Study reveals the subtleties of molecular recognition in bacteria
Professor Judith Armitage and her group in the Biochemistry Department, together with other researchers in the University, have made the first steps towards being able to identify interacting partners in signalling pathways and potentially engineer a bacterial cell that can sense and respond to novel environmental cues.
The research groups of Professor Armitage, Director of the BBSRC-funded Oxford Centre for Integrative Systems Biology in the Department, and Professor David Stuart in the Division of Structural Biology at the Wellcome Trust Centre for Human Genetics, have just published their work in PloS Biology.1
Interacting partners in a signalling pathway. Structure of a sensor-response regulator complex from Rhodobacter with a portion of the sensor protein shown in blue and the response regulator in green. The background image shows Rhodobacter with the intracellular protein cluster that transmits the external signal tagged in green
Being a single-celled organism, a bacterium must be able to react to whatever insults the environment throws at it. Changes in the environment are relayed through the bacterial cell via signalling mechanisms.

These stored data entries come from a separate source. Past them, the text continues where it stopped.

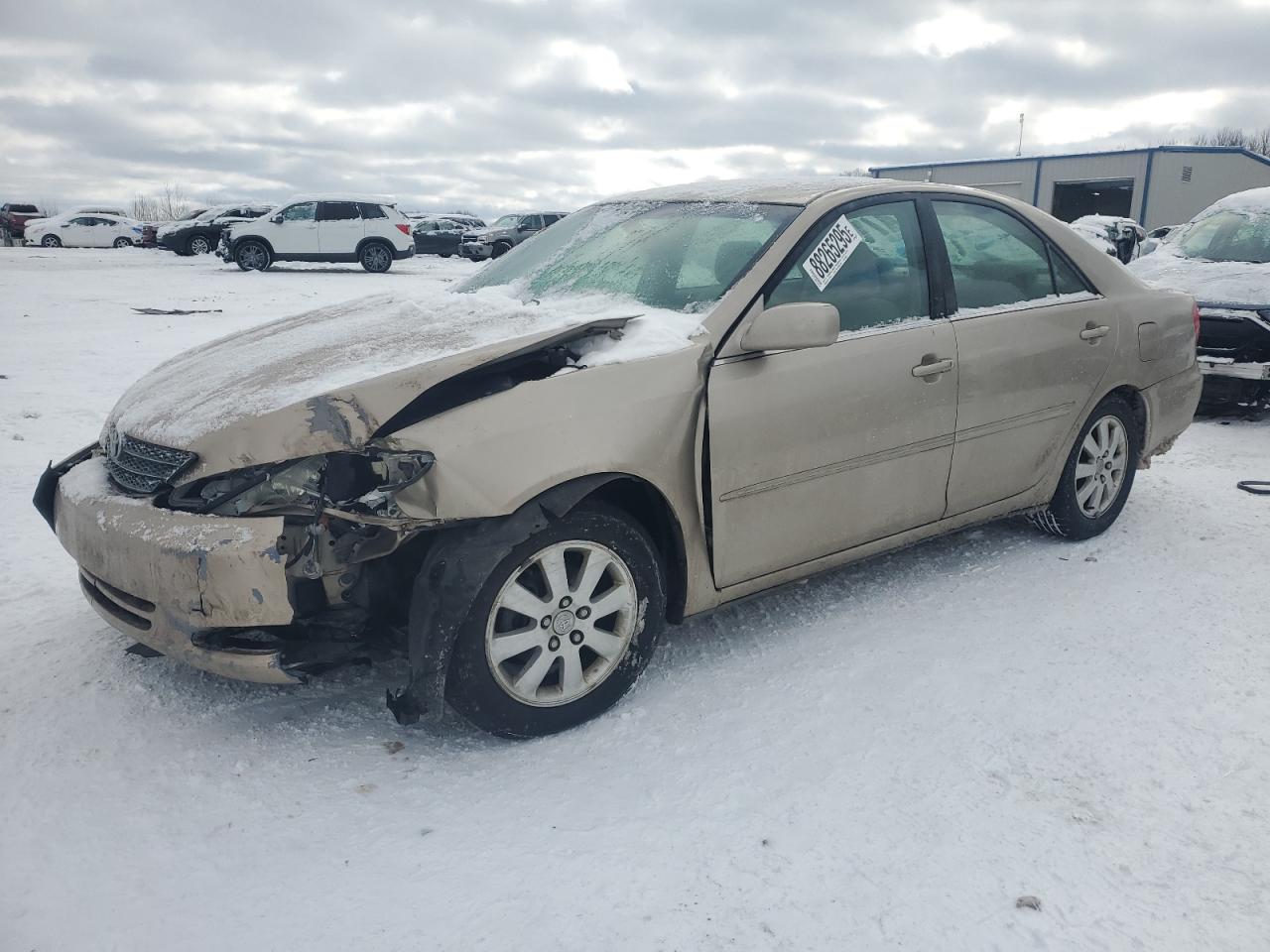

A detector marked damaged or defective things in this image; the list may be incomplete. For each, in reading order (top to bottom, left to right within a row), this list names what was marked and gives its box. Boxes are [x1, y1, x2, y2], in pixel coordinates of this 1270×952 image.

broken front bumper [43, 454, 302, 685]
crumpled hood [106, 289, 705, 484]
damaged tan sedan [32, 178, 1199, 736]
damaged car [32, 179, 1199, 746]
crumpled hood [1132, 247, 1270, 306]
damaged car [1132, 186, 1270, 411]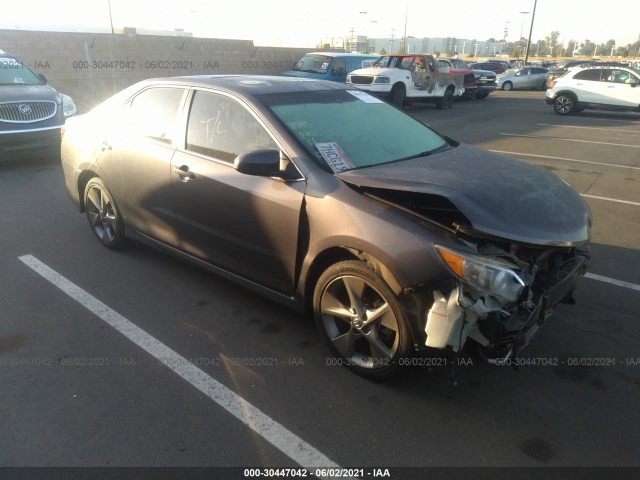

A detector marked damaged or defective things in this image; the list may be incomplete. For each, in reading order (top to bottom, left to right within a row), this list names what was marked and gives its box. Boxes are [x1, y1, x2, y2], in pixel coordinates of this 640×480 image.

crumpled hood [338, 142, 592, 246]
broken headlight [436, 246, 524, 302]
damaged front end [428, 240, 588, 360]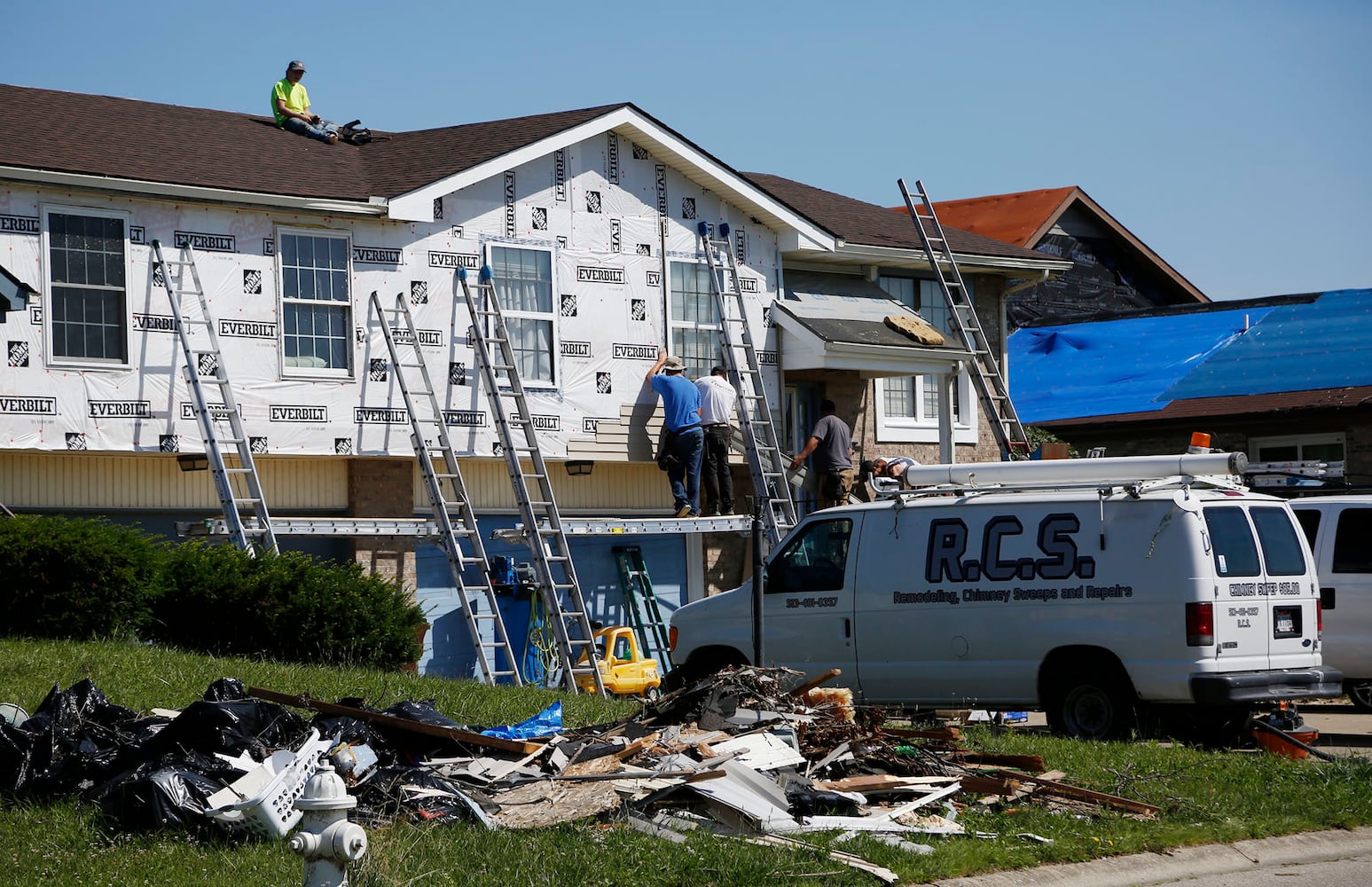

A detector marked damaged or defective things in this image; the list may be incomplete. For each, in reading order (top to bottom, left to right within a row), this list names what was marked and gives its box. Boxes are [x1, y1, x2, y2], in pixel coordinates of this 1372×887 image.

broken wood plank [247, 689, 540, 757]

One widely-used mechanism is a two-component signalling circuit made up of a type of protein called a kinase, which acts as the sensor, and its partner protein known as a response regulator. A single cell can encode over 100 related but distinct two-component pairs.
Chemotaxis, an important process which controls the movement of the bacterium when it senses a chemical or nutrient gradient around it, is regulated by one of these two-component signalling pathways.
Professor Armitage's group works on the chemotaxis system in the bacterium Rhodobacter sphaeroides. Rhodobacter uses multiple highly homologous sensor-response regulator pairs to relay external cues to the motor that drives movement of the bacterium. How the specificity of these pairs is tightly controlled to prevent 'crossed wires' between signalling pathways has been unclear until now.
"The response regulators all look very similar in terms of their structure," explains Christian Bell, the postgraduate student who worked on the project in both labs. "So what we aimed to find out was how one sensor protein can distinguish between many response regulators."
The two Oxford groups combined their expertise in biochemistry and structural biology to tackle the problem. They used extremely bright pinpoints of light produced by Diamond Light Source, the synchrotron facility in Oxfordshire, to carry out X-ray crystallography. This method allows visualization of proteins at an atomic level.
Using this approach, the researchers solved the three-dimensional structure of one of the two-component complexes in Rhodobacter. They were then able to pinpoint the specific amino acids that are required for this molecular recognition.
"What was surprising was that it is really just one or two amino acids that drive the interaction between the proteins, " explains Christian. They found that one amino acid on the response regulator pointed out like a finger towards a pocket on the sensor, enabling the two proteins to fit snugly together.
Having identified these key amino acids, they attempted to re-engineer the chemotaxis circuitry by introducing this finger into other response regulator proteins which do not normally partner this specific sensor.
Structure of the sensor-response regulator complex from a different view with the critical 'finger' shown in stick representation
"We took the other four chemotaxis response regulators in Rhodobacter and introduced the key amino acids and found that they all bound to the sensor," says Christian. Once bound, the sensor chemically modified the response regulators as it would its native partner.
This is the first time that researchers have re-designed the intracellular part of the chemotaxis circuitry, paving the way for producing custom-designed circuits for applications in synthetic biology. The work should also help in the development of tools to identify interacting pairs of sensory proteins from genome sequences.
"This is a significant step along the road to rational design of protein signalling networks," says Professor Armitage, commenting on the implications of the work. She also adds that the work shows the strength of collaborations between biochemists and structural biologists.
The potential of this type of work in the future is exciting, as Christian explains. "The aim is to understand the system so well that you're able to change it in any way you like. The dream will be a synthetic cell that does exactly what you want."